Technical Abstract: Shiga-toxigenic Escherichia coli O157:H7 (STEC) outbreaks have been linked to consumption of fresh produce. Cellular appendages, such as curli fibers have been suggested to be involved in STEC persistence in fresh produce as these curli are critical in biofilm formation and adherence to animal cells. We determined the role of curli and cellulose in attachment of STEC on spinach leaves. Six STEC strains: wild, curli-deficient (delta csgA, delta cgsD) cellulose deficient (delta bcsA), and curli + cellulose deficient (delta csgA/delta bcsA) mutants were evaluated for curli and cellulose expression. Spinach leaves were spot-inoculated 7 log CFU/leaf bacteria and incubated at 22ºC for 48 h.
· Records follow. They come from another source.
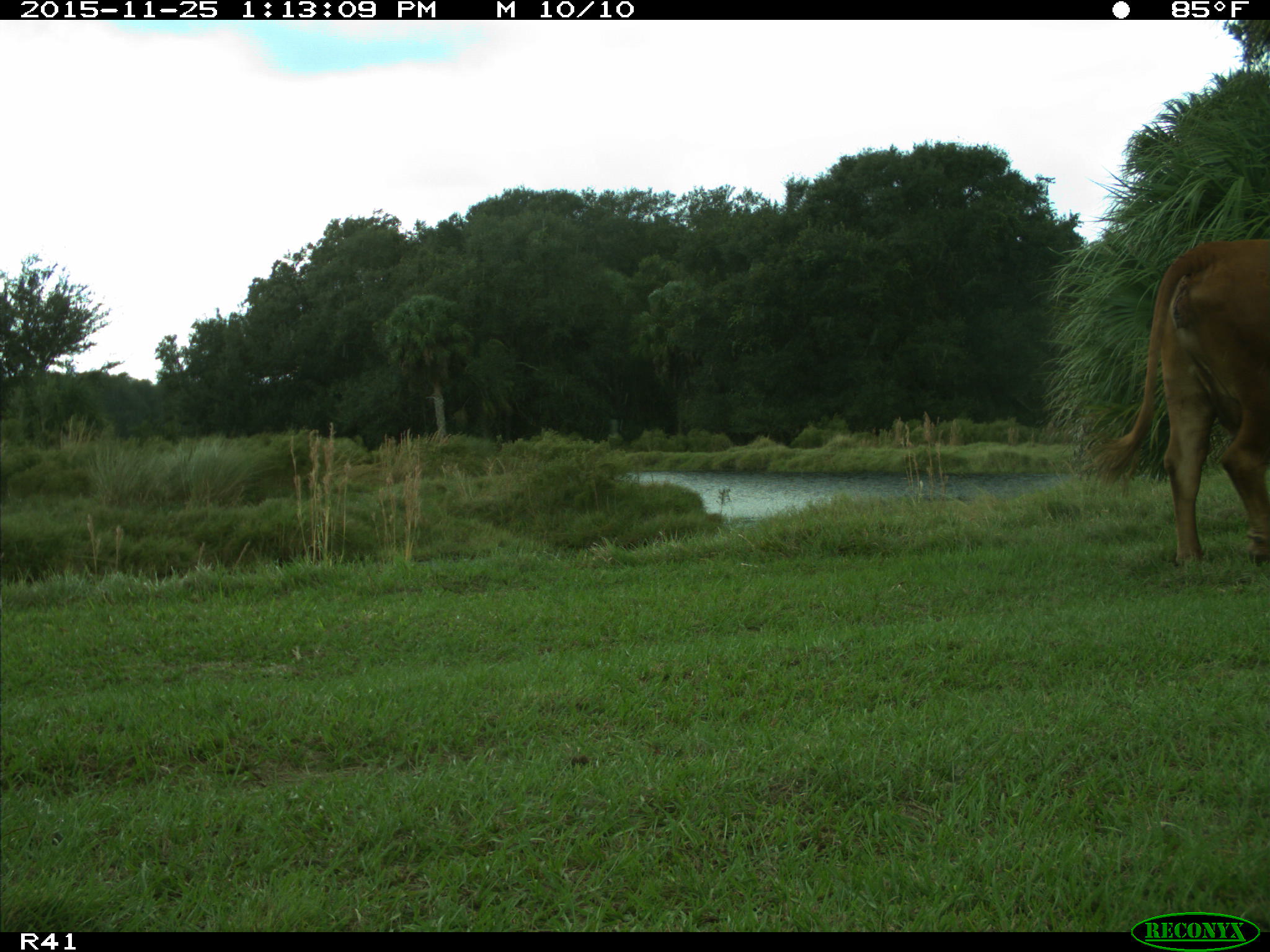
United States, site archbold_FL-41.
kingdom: Animalia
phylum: Chordata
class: Mammalia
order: Artiodactyla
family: Bovidae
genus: Bos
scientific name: Bos taurus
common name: domestic cow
Bos taurus (domestic cow).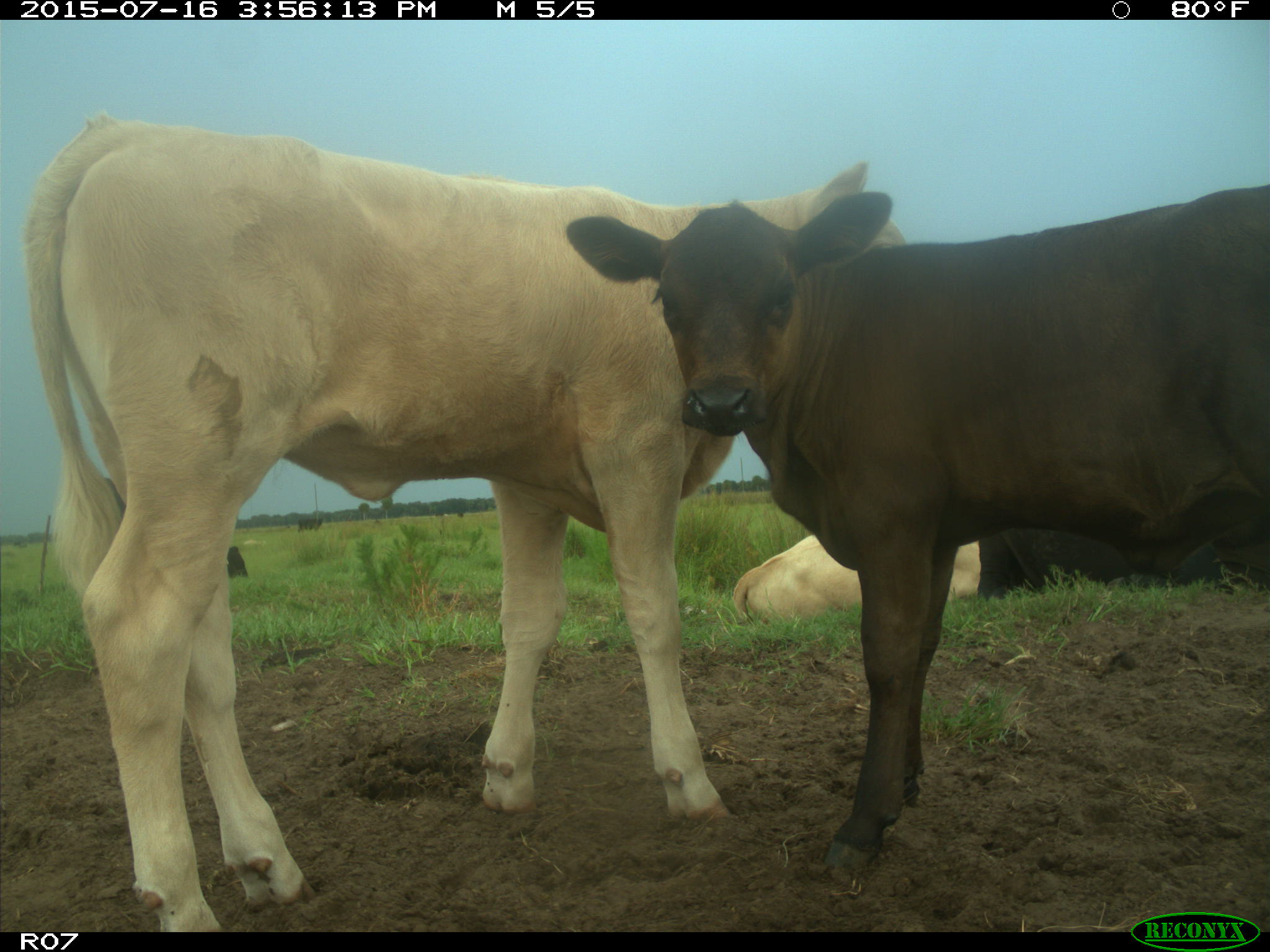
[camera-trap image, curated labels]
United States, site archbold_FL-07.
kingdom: Animalia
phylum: Chordata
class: Mammalia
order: Artiodactyla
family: Bovidae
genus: Bos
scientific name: Bos taurus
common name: domestic cow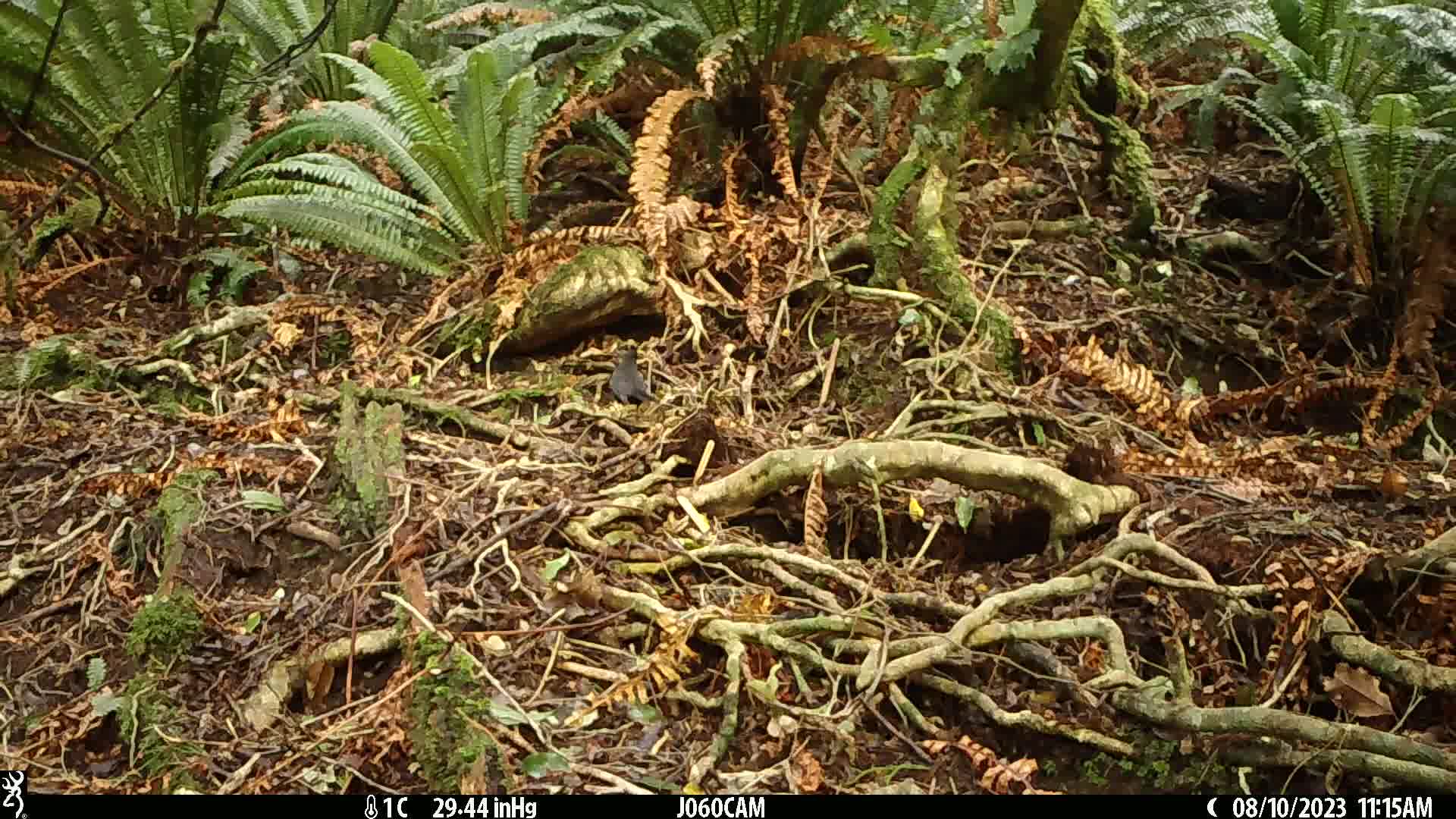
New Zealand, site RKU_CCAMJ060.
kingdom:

Populations of loosely and strongly attached E. coli O157:H7 on spinach leaves were determined by spiral plating on Sorbitol MacConkey agar. Further, attachment was confirmed by Laser Scanning Confocal Microscopy (LSCM). STEC delta csgA and delta cgsD mutants didn’t express curli at 22ºC, whereas wild type and curli-restored strains developed a clear red phenotype on CR. SEM and LSCM analysis confirmed cells expressing extracellular matrix containing curli fibers. Curli-expressing STEC strains strongly attached to spinach leaves at significantly higher numbers than that of curli-deficient strains. Lack of cellulose expression did not affect stronger attachment of these strains to spinach leaves. LSCM analysis of inoculated spinach revealed that strongly attached curli-expressing cells were surrounded by an extracellular matrix. Understanding the role of curli in STEC attachment and persistence in vegetal matrices will help developing intervention strategies to remove pathogens from fresh produce and thereby reduce future recalls.